Of our five employees, Steve (Ian Lassiter) is the true believer–inclined to nationalism, wanting nothing more than to pwn libtards–or is he? According to Steve, he used to take the same positions ironically, so what’s the difference? Lassiter brings a gung-ho machismo that–like so much else about this play–would feel overblown if it weren’t so clearly drawn from an alt-right/PUA playbook that is all too familiar IRL; his act of the play is full of animated hero fantasy and disturbing wish-fulfillment. Nikolai is both a social striver, married to an oligarch’s daughter and trying to cement a place in the world by being the second-in-command, and a would-be artist, trying to use his screenwriter’s craft in the “stories” they are telling.
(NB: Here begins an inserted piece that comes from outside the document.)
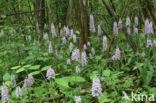 Bosorchis (Dactylorhiza maculata subsp. fuchsii)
Masha, the former journalist, is limned a little too strongly by her terrible taste in men, but also by her passion for her craft, even if she can no longer stomach writing actual journalism in a corrupt system with no respect for truth. It’s so easy for her to get caught up in the thrill of accomplishment, even when their end goal is destructive. Egor (Haskell King) seems part robot, committed to his churn rate and to winning the prizes for “most engagement”–King seems to barely blink or move his head for long sections of the piece–but his online life has subsumed his IRL one to the point where he’s developing relationships in the communities he’s supposedly disrupting, especially the Black American community. And their boss, Ljuba (Mia Katigbak), was a true believer of a different kind–old-school Soviet, former KGB, now in her seventies, with secrets of her own, and drawn by both the money and the challenge of this job even as she despises what her country has become. Ljuba’s act is suffused with nostalgia, old photographs, memory; it’s the most lyrical segment, and Katigbak gives Ljuba a mix of wistfulness and hard-ass leadership that’s both touching and absurd.
And oh yes, it’s funny. It’s hard to do comedy in a vacuum, without the shared laughter of an audience, especially with a show like this where the comedy is both black and sometimes quite bleak, where it’s hard to tell the difference between the deadpan of the absurd and the deadpan of the truly dead inside, and where the reality is at least as absurd as the comedy. It’s the perfect piece of irony for our times: That a piece of digitally created, mediated, and delivered theater is bringing a warning call not to trust what you see on the internet. That the very tools that allowed artists and theaters around the country to collaborate and bring us this piece also helped create the conditions that keep us in the audience watching alone at home. There were many times watching Russian Troll Farm when I didn’t know whether to laugh or cry–or put down my mouse and start calling voters in swing states and begging them to turn off social media till the election was over.